TSC to recover hefty perks paid out irregularly

TSC CEO Nancy Macharia has asked county directors to correct anomalies in teachers’ database. [Fle, Standard]

Teachers who irregularly gained from higher salaries in the last three years under the Sh54 billion pay rise will have the additional money recovered starting July 1.

It has emerged that the data used to reward some teachers in management positions was not properly captured, leading to over-payment. Irregular salary raise

Those to be affected are senior teachers, deputy headteachers and headteachers who were irregularly elevated to those position during 2017 data capture by TSC county directors.

The directors presented the data before the roll-out of the 2017-2021 Collective Bargaining Agreement (CBA) signed between the commission and the teacher unions. “It has been established that some of you provided inaccurate and misleading data leading to erroneous conversions,” said TSC Chief Executive Officer Nancy Macharia.

Some teachers were elevated to higher grades reserved for administrators.

It also means teachers serving as deputy or senior teachers were wrongly captured as headteachers.

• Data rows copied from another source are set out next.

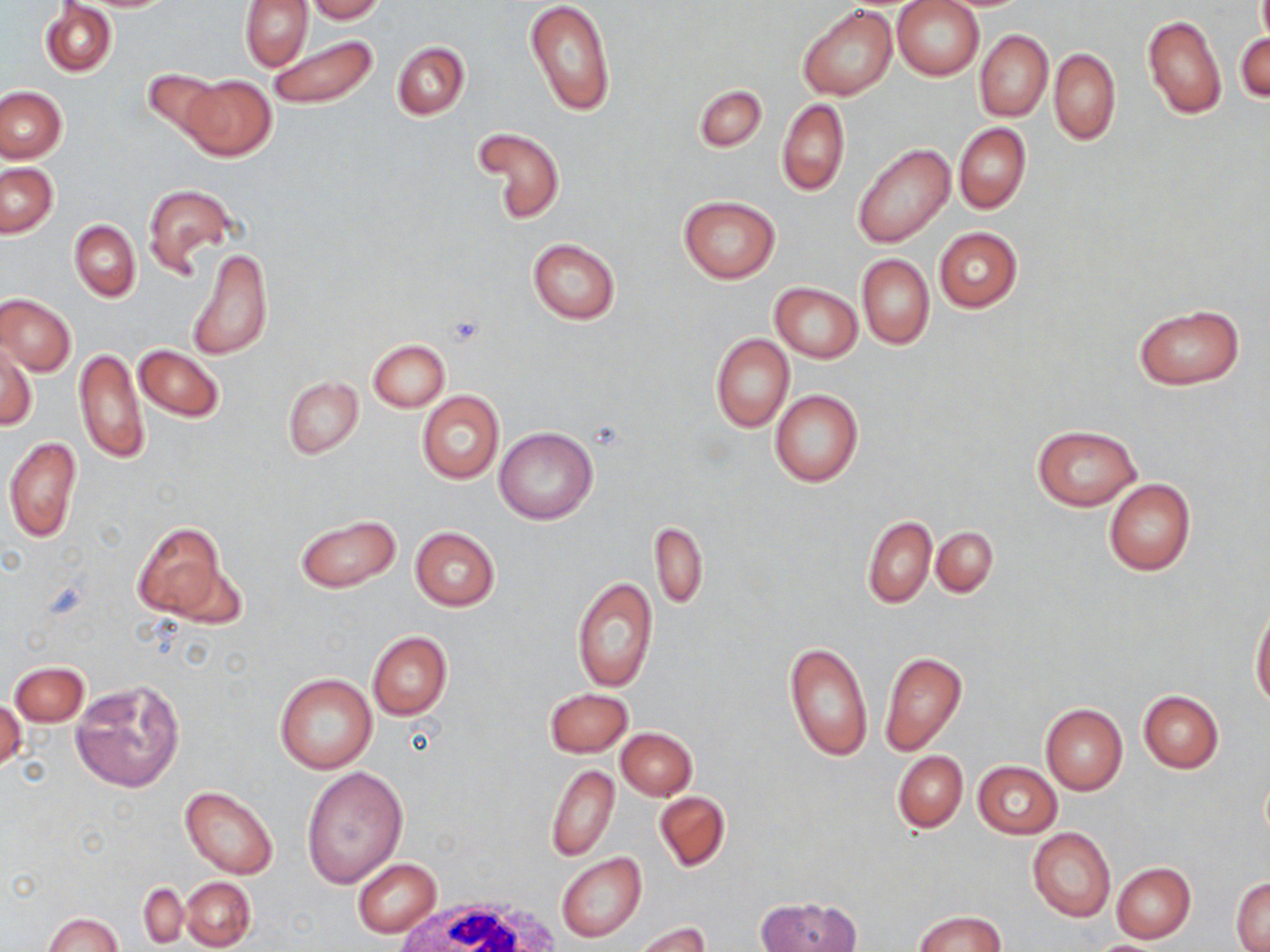
Summary:
  - Coordinate format: approximate bounding boxes as (x1,y1)-(x2,y2) corner pairs in pixels
  - White blood cell locations: (387,894)-(563,952)
  - Uninfected red blood cell locations: (239,0)-(312,70), (305,0)-(385,22), (523,0)-(615,116), (892,0)-(984,80), (40,2)-(116,76), (797,5)-(898,100), (1142,15)-(1225,120), (975,30)-(1053,121), (1236,32)-(1270,103), (267,34)-(378,110), (392,41)-(469,120), (1050,49)-(1120,145), (142,68)-(225,141), (180,74)-(275,161), (694,84)-(767,152), (0,87)-(66,162), (777,99)-(850,196), (953,122)-(1031,214), (475,127)-(566,224), (853,142)-(956,249), (1,163)-(58,237), (142,183)-(238,275), (678,196)-(779,283), (69,219)-(140,301), (934,227)-(1023,312), (527,239)-(621,324), (189,246)-(273,362), (857,254)-(934,349), (770,282)-(862,362), (1,293)-(75,375), (1132,305)-(1245,390), (710,333)-(794,432), (368,339)-(449,411), (2,343)-(36,432), (134,344)-(225,422), (74,347)-(148,464), (283,376)-(363,459), (770,390)-(864,488), (417,392)-(504,484), (1031,424)-(1142,510), (494,427)-(599,525), (3,436)-(82,544), (1103,480)-(1195,575), (294,513)-(401,594), (862,516)-(935,607), (650,521)-(707,610), (131,522)-(230,622), (932,526)-(998,596), (409,527)-(499,611), (572,576)-(658,692), (1251,606)-(1270,711), (367,631)-(452,721), (782,641)-(873,763), (879,651)-(967,755), (10,662)-(88,726), (274,674)-(377,775), (71,679)-(185,793), (543,687)-(634,757), (1138,690)-(1223,772), (1,698)-(25,776), (1041,703)-(1127,794), (615,727)-(696,801), (893,751)-(967,832), (973,760)-(1062,839), (545,764)-(620,861), (301,766)-(408,889), (180,784)-(280,879), (654,791)-(731,872), (1027,828)-(1116,922), (556,852)-(646,942), (353,858)-(442,937), (1111,862)-(1196,943), (180,876)-(255,949), (1230,876)-(1270,951), (140,883)-(187,946), (758,896)-(861,952), (913,911)-(1008,952), (44,913)-(122,952), (633,921)-(710,952)
  - Slide-level diagnosis: negative for blood parasites
  - Magnification: 1000x
  - Preparation: thin blood smear
  - Image size: 1270×952 pixels
  - Stain: May-Grünwald-Giemsa
  - Field of view: one of a larger specimen
  - Modality: optical microscopy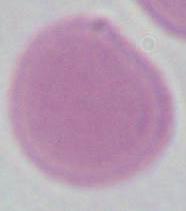
An erythrocyte is shown. Micrograph. 1000x magnification.Give the position of every Plasmodium parasite.
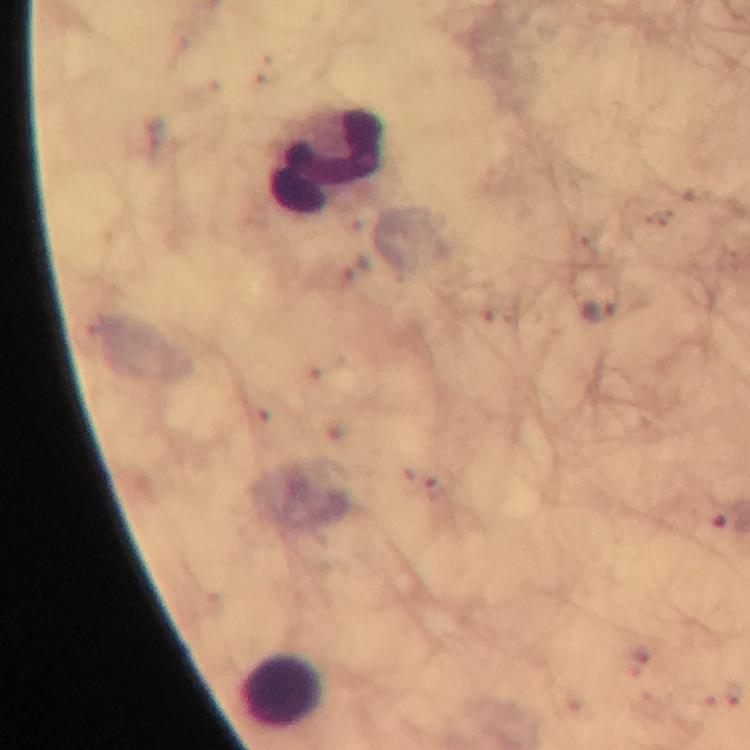
Approximate centers as {x, y} in pixels.
Plasmodium parasites: {599, 310}.

leukocyte_locations: 'approximate centers as {x, y} in pixels: {324, 159}, {283, 692}'
image_size: 750×750 pixels
magnification: 100x
immersion_oil: applied
context: from a diagnostic examination for malaria
preparation: thick blood film
capture: smartphone camera through the microscope
stain: Giemsa
cropped_from: one field of view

Dr Macharia said there were cases where staffing levels exceeded optimum establishments contrary to staffing norms. Following the roll-out of the CBA, the salaries of all teachers were immediately adjusted to reflect the promotions.

Under the new grading system adopted by TSC, all teachers who were in job group G were moved to B5, equivalent to job group H.

Moved up

Those who were in job group H were moved to C1, equivalent to job group J. TSC said all senior teachers who were between job group G-K were moved to C2, equivalent to job group K.

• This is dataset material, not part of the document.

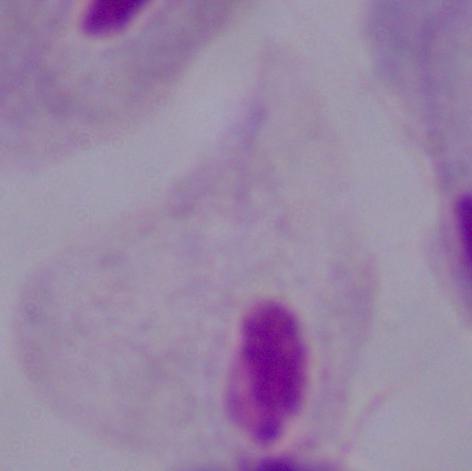

Summary:
  - Magnification: 1000x
  - Identification: trichomonad
  - Modality: micrograph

All deputy headteachers in G-L were moved to C4, equivalent to job group M. All headteachers who were in G-L were moved to C5, an equivalent of job group N and all headteachers in M and N were moved to D1, an equivalent of job group P. It emerged that some ordinary teachers had their names captured in data presented to TSC as administrative staff, hence unduly drew higher salaries.

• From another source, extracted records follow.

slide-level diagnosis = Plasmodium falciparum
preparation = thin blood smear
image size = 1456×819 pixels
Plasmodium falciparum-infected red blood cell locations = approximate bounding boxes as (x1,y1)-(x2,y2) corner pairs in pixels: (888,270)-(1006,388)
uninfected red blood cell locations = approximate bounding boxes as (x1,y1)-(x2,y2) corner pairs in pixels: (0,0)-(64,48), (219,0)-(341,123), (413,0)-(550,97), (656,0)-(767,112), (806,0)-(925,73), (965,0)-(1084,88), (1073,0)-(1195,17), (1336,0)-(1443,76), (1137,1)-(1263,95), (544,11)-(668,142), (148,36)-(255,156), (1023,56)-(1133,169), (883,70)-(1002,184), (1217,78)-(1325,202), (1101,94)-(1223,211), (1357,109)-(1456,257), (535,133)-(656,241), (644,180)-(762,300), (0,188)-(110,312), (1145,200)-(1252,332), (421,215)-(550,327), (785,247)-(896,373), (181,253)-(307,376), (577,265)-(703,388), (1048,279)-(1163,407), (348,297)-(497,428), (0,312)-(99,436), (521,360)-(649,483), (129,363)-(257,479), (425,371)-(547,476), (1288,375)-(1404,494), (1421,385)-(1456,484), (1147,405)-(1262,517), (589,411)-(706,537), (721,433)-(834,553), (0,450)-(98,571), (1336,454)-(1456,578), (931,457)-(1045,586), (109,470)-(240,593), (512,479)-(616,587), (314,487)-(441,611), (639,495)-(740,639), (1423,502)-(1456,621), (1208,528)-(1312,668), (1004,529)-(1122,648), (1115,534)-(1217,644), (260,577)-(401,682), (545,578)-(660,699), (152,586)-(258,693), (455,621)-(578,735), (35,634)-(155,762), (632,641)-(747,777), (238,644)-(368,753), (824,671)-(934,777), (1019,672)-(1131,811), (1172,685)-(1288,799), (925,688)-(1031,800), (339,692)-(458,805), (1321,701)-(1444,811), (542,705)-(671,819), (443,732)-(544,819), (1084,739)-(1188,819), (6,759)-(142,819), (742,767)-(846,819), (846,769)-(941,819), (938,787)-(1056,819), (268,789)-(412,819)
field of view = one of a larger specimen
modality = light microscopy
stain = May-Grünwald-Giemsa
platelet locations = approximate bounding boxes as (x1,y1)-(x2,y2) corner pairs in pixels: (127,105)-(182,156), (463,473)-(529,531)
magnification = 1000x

Finer details of the CBA revealed that the lowest paid chief principals under grade D5 (T-Scale 15) take home Sh121,814, as the highest paid chief principal earns Sh157,6567.

Senior principals (T-scale 14), who fall under grade D4, should earn between Sh109,249 and Sh118,169. Principals who fall under grade D3 (T-scale 13) were moved to a salary scale of between Sh93,850 and Sh102,807.

Deputy principals under grade D2 (T-Scale 12) were also moved to a new salary band of between Sh82,717 and Sh87,900.

Senior masters II, deputy principals III, senior headteachers and curriculum support officers I, who fall under grade D1 should now earn Sh74,703 and Sh82,717.

In a terse circular dated June 3, to the TSC county directors and sub-county directors, Macharia attached the list of all teachers captured in the data serving as institutional heads for fresh listing to weed out undeserving ones.

“You are required to carefully study the list and identify teachers who are not correctly placed or are not performing administrative functions yet their names appear as such in the database,” she said.